Je pense que le domaine du scénario a l'avantage actuellement de courir au travers de médias très divers. Évidemment, si l'on passe du multimédia au long métrage, il y a des spécificités, des ressorts qui diffèrent. Prenons le cas de Winsor McCay. Au début des années 10, il passe de la bande dessinée au dessin animé et doit bien entendu acquérir tout un nouveau bagage technique. Quand Méliès passe de l'illusion sur scène à l'illusion cinématographique, il reprend des éléments et en invente de nouveaux. Le scénariste est en prise sur deux dimensions, l'une qui concerne le concept, une structure, presque une certaine abstraction qui lui permet de ne pas se perdre dans les détails et en même temps une confrontation à une matérialité qui est différente s'il s'agit d'une oeuvre photographique, télévisuelle ou autre. Quant au multimédia, on assiste pour le moment à une certaine euphorie technologique mais, à un moment, la technique peut devenir un vertige en soi. Le rôle du scénariste à mon sens est d'introduire une relativisation des effets.

C. : Vous aviez un projet de scénario avec Raul Ruiz, Le pari Lumière-Méliès.
B.P.
: C'est une histoire qui se passait à la veille de l'Exposition universelle de Paris en 1900 où Méliès et Lumière faisaient le pari de réaliser chacun un tour du monde cinématographique, le premier en recréant le monde dans son studio de Montreuil, le second en voyageant autour du monde. Les deux personnages avaient évidemment des problèmes symétriques.
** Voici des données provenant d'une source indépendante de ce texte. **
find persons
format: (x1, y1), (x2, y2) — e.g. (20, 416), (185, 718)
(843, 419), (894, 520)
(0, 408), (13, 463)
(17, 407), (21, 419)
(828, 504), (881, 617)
Lumière traversait le monde sur des paquebots et désespérait de rencontrer l'événement, ce qui l'amenait à filmer de l'illusion. Méliès, à l'inverse, reconstituait des lieux à grands frais alors que des délégations du monde entier affluaient. Il y avait donc de vrais Chinois, de vrais Africains mais sa religion du faux lui interdisait de les filmer. C'est un sujet que j'aimais bien parce que la technique, le vrai et le faux devenaient des composantes directes du récit.

C.: Votre travail nous fait penser que vous préférez plutôt Méliès.
B.P.
: Ce n'est pas si simple. Je crois vraiment que le cinéma est perpétuellement sur la corde raide. Vous savez, La Promesse m'intéresse davantage que pas mal de pseudo-mélièseries comtemporaines. Les plus grands cinéastes tiennent vraiment des deux dimensions. Est-ce que Welles est un réaliste ou un illusioniste? Et il y a du Lumière chez Tarkovski.

C. : Même chez Rossellini?
B.P.
: Peut-être. Vous savez, Ingrid Bergman dans Europe 51, c'est déjà un petit bout de Méliès qui fait son entrée.